Because there are so many issues that relate to how a city obtains or uses energy – including land use and mobility policies and practices, waste management collection and disposal practices, and the type and level of local economic activity – urban energy systems can be defined in either broad or narrow terms. Issues such as transportation and land use are taken up in other topics of this assessment report, as they are significant enough to warrant detailed attention. Other topics by necessity fall outside the scope of this report given limited time and resources. For the purposes of this topic, however, the analysis will focus on electricity and thermal energy supply and distribution systems, as these link to the bulk of the energy used in most cities.
System overview
"Centralized" electricity systems are commonplace in cities, involving large power plants generating power which is then distributed to users through a complex web of high- and low-voltage wires crossing a city. Centralized generation takes advantage of the economies of scale offered by large power plants, which can be fueled by a variety of different sources, including coal, natural gas, biomass, solid waste, or nuclear fuels. Even large renewable energy systems, including large wind farms, geothermal power plants, or concentrating solar "power towers" can be sized at scales equivalent to "traditional" power plants, allowing them to fit relatively easy into the central generation and distribution model.
Power plants linked to this system can be located either within a city’s borders or at locations quite remote from the urban core. Locations within cities have proven less desirable in many locales because of concerns over the emissions from these plants, creating public health concerns and dampening real estate values in adjacent neighborhoods (Farber, 1998; Abt Associates et al., 2000). The advent of comprehensive state, national, or trans-national grids has allowed many cities to increasingly rely on out-of-city power sources, lessening the severity of the problem and the political challenges associated with siting new in-city power plants; although the siting of transmission lines has become problematic in many locations as well.
"Distributed" forms of power generation and distribution (also known as DG) refer to systems with much smaller power production units that are located at or near the point of energy use. DG systems enjoy certain advantages, such as the fact that because they link directly to the electric wiring system within the host building, they tend to suffer from less "transmission loss." These losses occur due to Joule heating of power lines and when electricity voltage levels are "stepped" up or down at different points in the transmission and distribution network (Lovins et al., 2002). DG systems may also allow a building or user to avoid certain design or service deficiencies involving the city-wide distribution grid, such as poor power "quality" or vulnerability to blackouts or other types of service disruptions (Lovins et al., 2002). Finally, DG systems may allow buildings to utilize certain types of power more easily or cheaply, such as electricity generated from renewable sources such as wind or solar power or technologies such as combined heat and power (CHP) units that enjoy high rates of energy efficiency.

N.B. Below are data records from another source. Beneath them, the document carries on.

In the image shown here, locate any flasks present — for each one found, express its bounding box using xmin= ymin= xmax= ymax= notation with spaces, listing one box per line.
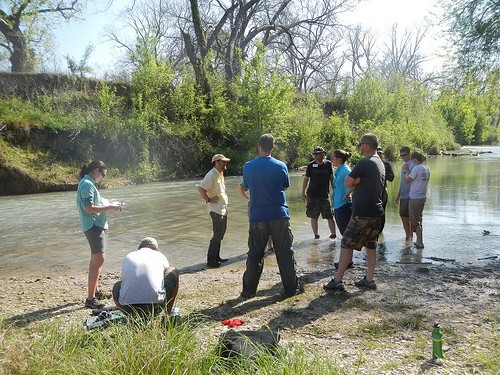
xmin=432 ymin=321 xmax=442 ymax=359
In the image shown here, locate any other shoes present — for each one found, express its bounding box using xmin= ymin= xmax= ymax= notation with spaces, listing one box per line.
xmin=244 ymin=291 xmax=254 ymax=298
xmin=218 ymin=259 xmax=228 ymax=262
xmin=315 ymin=235 xmax=319 ymax=238
xmin=330 ymin=235 xmax=336 ymax=238
xmin=208 ymin=261 xmax=221 ymax=266
xmin=334 ymin=261 xmax=353 ymax=267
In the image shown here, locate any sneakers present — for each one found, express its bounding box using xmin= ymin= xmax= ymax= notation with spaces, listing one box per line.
xmin=323 ymin=279 xmax=343 ymax=291
xmin=358 ymin=276 xmax=376 ymax=288
xmin=85 ymin=298 xmax=105 ymax=309
xmin=95 ymin=291 xmax=112 ymax=299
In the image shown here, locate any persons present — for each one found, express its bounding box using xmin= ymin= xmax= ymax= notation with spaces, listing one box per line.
xmin=395 ymin=146 xmax=413 ymax=241
xmin=241 ymin=133 xmax=305 ymax=299
xmin=238 ymin=181 xmax=274 ymax=255
xmin=323 ymin=132 xmax=386 ymax=291
xmin=403 ymin=151 xmax=430 ymax=249
xmin=376 ymin=146 xmax=394 ymax=243
xmin=76 ymin=160 xmax=124 ymax=308
xmin=302 ymin=146 xmax=336 ymax=239
xmin=198 ymin=154 xmax=230 ymax=268
xmin=332 ymin=149 xmax=354 ymax=268
xmin=113 ymin=236 xmax=181 ymax=324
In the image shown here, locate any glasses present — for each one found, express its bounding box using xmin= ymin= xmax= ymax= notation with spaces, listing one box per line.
xmin=400 ymin=153 xmax=409 ymax=157
xmin=359 ymin=142 xmax=370 ymax=146
xmin=100 ymin=171 xmax=105 ymax=178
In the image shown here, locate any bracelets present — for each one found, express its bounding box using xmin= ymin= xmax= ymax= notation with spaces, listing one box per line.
xmin=345 ymin=193 xmax=349 ymax=196
xmin=404 ymin=171 xmax=407 ymax=174
xmin=206 ymin=198 xmax=210 ymax=204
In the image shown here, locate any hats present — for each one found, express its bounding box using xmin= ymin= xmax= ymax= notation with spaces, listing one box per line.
xmin=314 ymin=148 xmax=325 ymax=153
xmin=212 ymin=154 xmax=230 ymax=162
xmin=377 ymin=146 xmax=382 ymax=153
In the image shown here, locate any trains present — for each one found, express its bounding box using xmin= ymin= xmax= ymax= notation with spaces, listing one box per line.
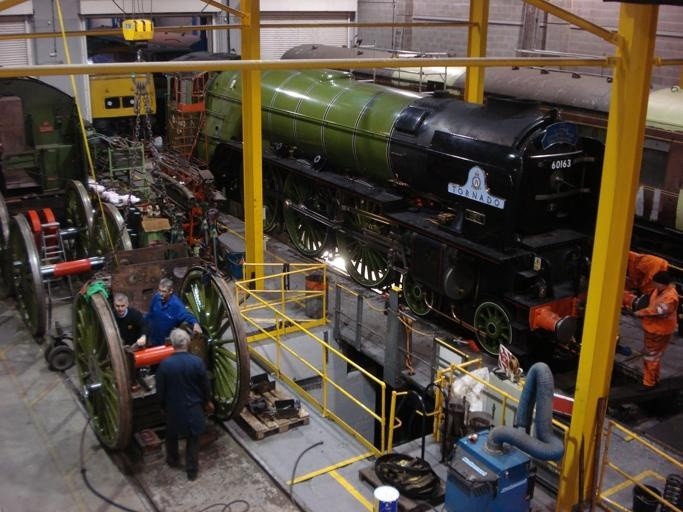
xmin=188 ymin=62 xmax=647 ymax=370
xmin=84 ymin=30 xmax=161 ymax=137
xmin=284 ymin=43 xmax=681 ymax=289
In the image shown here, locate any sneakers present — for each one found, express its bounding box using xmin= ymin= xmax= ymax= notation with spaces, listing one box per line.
xmin=187 ymin=467 xmax=197 ymax=480
xmin=637 ymin=385 xmax=657 ymax=392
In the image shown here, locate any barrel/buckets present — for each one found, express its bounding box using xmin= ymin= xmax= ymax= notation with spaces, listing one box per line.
xmin=374 ymin=485 xmax=401 ymax=511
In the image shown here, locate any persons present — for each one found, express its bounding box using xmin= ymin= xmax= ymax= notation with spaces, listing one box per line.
xmin=144 ymin=278 xmax=202 ymax=374
xmin=634 ymin=271 xmax=679 ymax=391
xmin=157 ymin=328 xmax=211 ymax=479
xmin=113 ymin=292 xmax=149 ymax=387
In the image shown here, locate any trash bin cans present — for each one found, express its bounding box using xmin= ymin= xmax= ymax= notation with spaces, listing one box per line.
xmin=633 ymin=483 xmax=661 ymax=511
xmin=306 ymin=275 xmax=328 ymax=319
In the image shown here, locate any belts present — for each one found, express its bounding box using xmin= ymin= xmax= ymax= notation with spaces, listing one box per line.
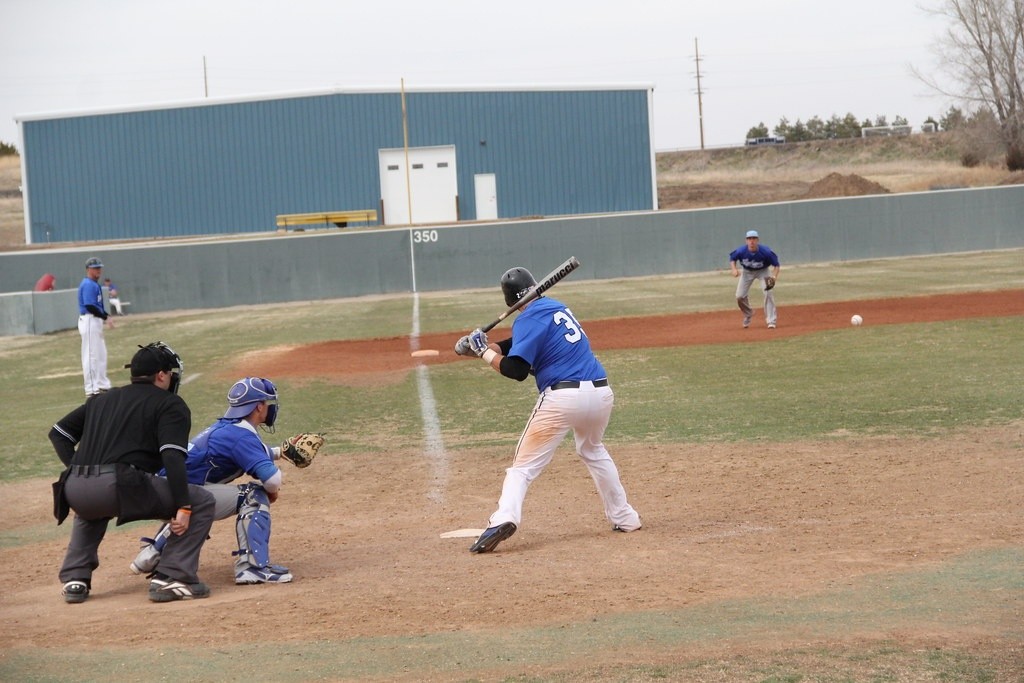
xmin=71 ymin=464 xmax=114 ymax=475
xmin=551 ymin=379 xmax=608 ymax=390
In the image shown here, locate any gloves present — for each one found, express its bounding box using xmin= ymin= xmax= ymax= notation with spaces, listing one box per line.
xmin=455 ymin=335 xmax=478 ymax=356
xmin=467 ymin=328 xmax=488 ymax=356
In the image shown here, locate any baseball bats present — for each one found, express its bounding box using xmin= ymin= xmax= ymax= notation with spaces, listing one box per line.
xmin=454 ymin=256 xmax=580 ymax=356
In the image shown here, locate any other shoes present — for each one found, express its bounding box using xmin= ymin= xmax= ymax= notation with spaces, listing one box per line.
xmin=743 ymin=317 xmax=750 ymax=327
xmin=768 ymin=324 xmax=776 ymax=328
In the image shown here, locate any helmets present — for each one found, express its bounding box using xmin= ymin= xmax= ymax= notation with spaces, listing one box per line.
xmin=225 ymin=377 xmax=279 ymax=434
xmin=500 ymin=267 xmax=538 ymax=307
xmin=131 ymin=341 xmax=183 ymax=392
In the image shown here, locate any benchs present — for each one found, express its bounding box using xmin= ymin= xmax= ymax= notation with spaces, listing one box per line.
xmin=110 ymin=301 xmax=130 ymax=312
xmin=275 ymin=209 xmax=377 ymax=232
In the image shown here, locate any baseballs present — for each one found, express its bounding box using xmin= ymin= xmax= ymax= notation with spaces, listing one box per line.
xmin=850 ymin=315 xmax=862 ymax=325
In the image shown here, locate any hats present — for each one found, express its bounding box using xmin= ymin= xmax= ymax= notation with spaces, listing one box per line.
xmin=746 ymin=231 xmax=759 ymax=238
xmin=85 ymin=257 xmax=104 ymax=268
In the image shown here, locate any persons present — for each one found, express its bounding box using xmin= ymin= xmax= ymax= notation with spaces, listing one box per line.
xmin=103 ymin=278 xmax=124 ymax=315
xmin=454 ymin=266 xmax=641 ymax=554
xmin=129 ymin=376 xmax=326 ymax=585
xmin=78 ymin=256 xmax=112 ymax=399
xmin=48 ymin=341 xmax=216 ymax=604
xmin=729 ymin=230 xmax=781 ymax=328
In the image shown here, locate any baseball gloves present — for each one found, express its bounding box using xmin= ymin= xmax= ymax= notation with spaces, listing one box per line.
xmin=281 ymin=431 xmax=325 ymax=468
xmin=764 ymin=275 xmax=775 ymax=290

Thermal energy use in cities - that is, energy used for space, water, or process heating or cooling – can also be produced in a centralized or decentralized manner. Centralized (or "district") thermal energy systems, tend to be more common in cities with extreme temperatures in winter or summer months. For cost or pollution reasons, local authorities and/or utilities in many cities have found there are benefits to producing steam or hot (or cold) water centrally, and then distributing this thermal energy to users via a network of underground pipes (see Table 4.1). Because of the cost of installing and maintaining the pipeline network, some minimum population density or level of demand is necessary to make these systems cost effective (Gochenour, 2001). District heating and cooling systems can be fueled by a range of energy sources, such as coal, natural gas, biomass, nuclear power, and geothermal sources. In some cases, the plants producing the thermal energy may operate as co-generation facilities, simultaneously producing electricity for use around the city.
The alternatives to district thermal systems are building-based thermal technologies such as gas-powered stoves, boilers, furnaces, or ground source heat pumps. Some buildings employ combined heat and power technology, satisfying some or all of the building’s thermal and electricity needs.
Although decentralized in function, building-sited thermal systems may nonetheless involve linkages to citywide fuel networks delivering natural gas or coal gas around a city. Building-sited thermal systems may also rely on fuel oil or liquid petroleum gas tanks located within the building that are refilled on an as-needed basis. Other buildings or homes rely on supplies of solid energy feed stocks, such as coal, kerosene, charcoal, biomass, or animal dung, which are burned in a boiler or cookstove to produce space or process heat. These latter systems may involve some type of formal supply chain, or less formal scavenging processes involving the building owner or dwelling occupant. In developing countries, these supply chains can create important opportunities for local economic development (Clancy et al., 2008).
The thermal systems employed may have significant health impacts within or near the home, because of differing levels of smoke or other pollutants emitted while operational. Households in cities in developing countries are far more reliant on solid fuels for cooking than urban dwellers in developed countries (UNDP/WHO, 2009; see Figure 4.1) This is testament to both differing levels of energy infrastructure in these cities, the price of the different fuels, and difficulties obtaining interconnections to formal distribution networks (Dhingra et al., 2008, Fall et al., 2008).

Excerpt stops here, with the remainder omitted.